Les informations sur ce film sont rares et se limitent généralement à quelques lignes élogieuses dans les ouvrages spécialisés, en français ou en anglais. Incapable de lire le japonais, nous allons difficilement pouvoir révolutionner la recherche en français sur ce film. Nous sommes de toute façon peu porté sur la révolution, nous laissons cela aux jeunes.
Le but de notre article est de compiler les informations existantes en les remettant dans le contexte de l’époque. Nous fournirons également notre point de vue pour les lecteurs encore présents à la fin de notre texte. Il faut l’avouer, le sujet n’intéressera probablement que quelques passionnés et notre style sera austère, à l’image de l’ambiance du film et du roman. Les petits rigolos passeront leur chemin et iront s’occuper sur http://www.zombo.com/, où ils trouveront forcément leur bonheur.

Contrairement à nos habitudes, nous allons dévoiler des moments clés de l’intrigue. Nous demandons au lecteur de nous excuser, le préjudice restant minime : l’intérêt du métrage ne repose pas sur un quelconque suspense et le nombre de personnes susceptibles de voir ce film introuvable est plutôt restreint.

La Terre durait à l’origine 2h22. Il n’existe plus aujourd’hui qu’une version tronquée d’1h57 avec sous-titres allemands incrustés, privée de la dernière bobine. Restaurée en 2001, l’image est assez abîmée mais reste parfaitement visible, excepté durant quelques scènes nocturnes.

Des aléas du sous-titrage à la Cinémathèque
Avant de nous plonger dans le film, un petit coup de gueule s’impose. N’en déplaise aux esprits chagrins, il n’est pas dans nos habitudes de râler, mais il eut été anormal de passer sous silence cette tragédie moderne, qui nous a accablé par un pas trop froid vu la saison après-midi de fin d’automne, entre 14h35 et 17h35 environ, au 51 rue de Bercy, dans le 12e arrondissement de Paris, en France.

La Cinémathèque française est, depuis sa création, source de débats. Elle possède ses défenseurs acharnés et ses détracteurs. Nous n’entrons généralement pas dans ce genre de discussion : nous essayons de bénéficier au mieux des séances de cette institution, en profitant de ses qualités et en nous gardant de ses défauts [1].

Nous ne pouvions toutefois pas prévoir le problème rencontré pour La Terre : le sous-titrage proposé par la Cinémathèque était inacceptable, pire que les sous-titres de Vivre de Kurosawa édité par Opening. C’est dire si c’était affreux.
Ce n’était pas une traduction des dialogues japonais mais une traduction des sous-titres allemands incrustés, très approximatifs et partiels (une phrase sur deux en moyenne). Le film étant proposé dans le cadre d’une rétrospective Nikkatsu, nous ne nous attendions pas à cette déplorable qualité, et nous avons probablement manqué quelques subtilités de l’histoire.

** Données présentées **
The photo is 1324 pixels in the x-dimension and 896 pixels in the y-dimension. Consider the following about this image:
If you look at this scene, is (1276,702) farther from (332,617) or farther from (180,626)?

** Consigne **
Recopiez le passage du texte fourni qui va de « Nous ne pouvions » jusqu'à « subtilités de l’histoire. » inclus.

** Réponse rédigée **
Nous ne pouvions toutefois pas prévoir le problème rencontré pour La Terre : le sous-titrage proposé par la Cinémathèque était inacceptable, pire que les sous-titres de Vivre de Kurosawa édité par Opening. C’est dire si c’était affreux.
Ce n’était pas une traduction des dialogues japonais mais une traduction des sous-titres allemands incrustés, très approximatifs et partiels (une phrase sur deux en moyenne). Le film étant proposé dans le cadre d’une rétrospective Nikkatsu, nous ne nous attendions pas à cette déplorable qualité, et nous avons probablement manqué quelques subtilités de l’histoire.